→ **Available data**

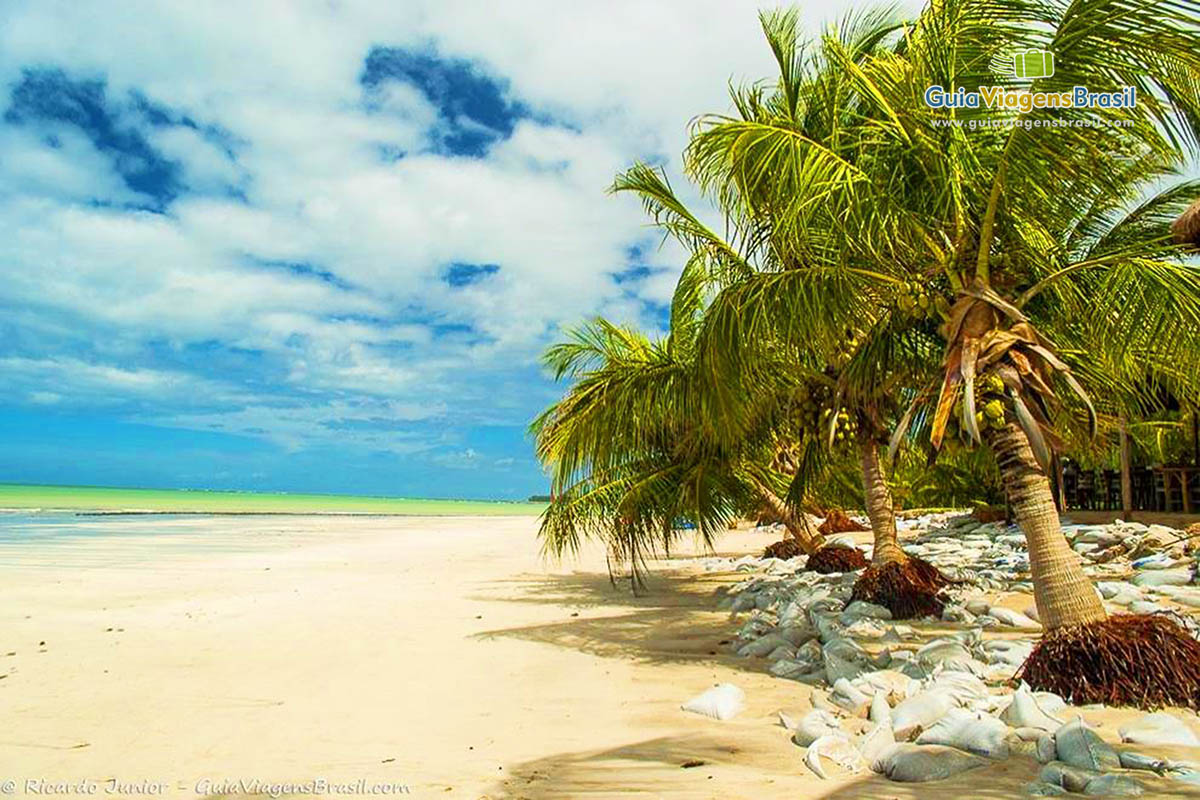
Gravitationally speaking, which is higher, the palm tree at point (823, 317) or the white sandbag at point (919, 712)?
the palm tree at point (823, 317)

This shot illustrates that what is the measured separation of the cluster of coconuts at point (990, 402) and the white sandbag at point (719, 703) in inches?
97.6

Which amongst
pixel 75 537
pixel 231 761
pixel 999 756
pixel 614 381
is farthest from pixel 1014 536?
pixel 75 537

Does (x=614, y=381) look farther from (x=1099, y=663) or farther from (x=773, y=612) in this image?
(x=1099, y=663)

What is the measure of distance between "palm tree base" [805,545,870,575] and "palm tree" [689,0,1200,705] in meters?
5.50

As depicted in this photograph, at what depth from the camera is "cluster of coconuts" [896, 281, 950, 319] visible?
5766 millimetres

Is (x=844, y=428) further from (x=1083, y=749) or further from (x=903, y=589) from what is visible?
(x=1083, y=749)

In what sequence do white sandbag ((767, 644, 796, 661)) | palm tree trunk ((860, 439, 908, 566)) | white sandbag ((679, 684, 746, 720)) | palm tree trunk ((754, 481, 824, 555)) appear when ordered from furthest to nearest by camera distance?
palm tree trunk ((754, 481, 824, 555))
palm tree trunk ((860, 439, 908, 566))
white sandbag ((767, 644, 796, 661))
white sandbag ((679, 684, 746, 720))

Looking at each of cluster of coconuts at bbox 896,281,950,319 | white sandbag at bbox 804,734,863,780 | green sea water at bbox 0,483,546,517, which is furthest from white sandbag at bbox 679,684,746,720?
green sea water at bbox 0,483,546,517

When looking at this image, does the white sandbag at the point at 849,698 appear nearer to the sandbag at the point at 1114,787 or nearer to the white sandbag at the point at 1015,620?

→ **The task**
Write out all of the data above word for word, but leave the pictures out.

→ **Task answer**
Gravitationally speaking, which is higher, the palm tree at point (823, 317) or the white sandbag at point (919, 712)?
the palm tree at point (823, 317)

This shot illustrates that what is the measured separation of the cluster of coconuts at point (990, 402) and the white sandbag at point (719, 703) in inches?
97.6

Which amongst
pixel 75 537
pixel 231 761
pixel 999 756
pixel 614 381
is farthest from pixel 1014 536?
pixel 75 537

Does (x=614, y=381) look farther from (x=1099, y=663) or farther from (x=773, y=612) in this image?
(x=1099, y=663)

What is the measure of distance between "palm tree base" [805,545,870,575] and "palm tree" [689,0,1200,705] in meters?
5.50

As depicted in this photograph, at what depth from the camera is "cluster of coconuts" [896, 281, 950, 319] visible?
5766 millimetres

Is (x=844, y=428) further from (x=1083, y=749) or further from (x=903, y=589) from what is visible?
(x=1083, y=749)

In what sequence do white sandbag ((767, 644, 796, 661)) | palm tree trunk ((860, 439, 908, 566)) | white sandbag ((679, 684, 746, 720)) | palm tree trunk ((754, 481, 824, 555)) appear when ordered from furthest to nearest by camera distance?
palm tree trunk ((754, 481, 824, 555))
palm tree trunk ((860, 439, 908, 566))
white sandbag ((767, 644, 796, 661))
white sandbag ((679, 684, 746, 720))

Looking at each of cluster of coconuts at bbox 896,281,950,319 | white sandbag at bbox 804,734,863,780 | green sea water at bbox 0,483,546,517, which is furthest from white sandbag at bbox 679,684,746,720?
green sea water at bbox 0,483,546,517

When looking at this image, does the white sandbag at the point at 849,698 appear nearer to the sandbag at the point at 1114,787 or nearer to the white sandbag at the point at 1015,620?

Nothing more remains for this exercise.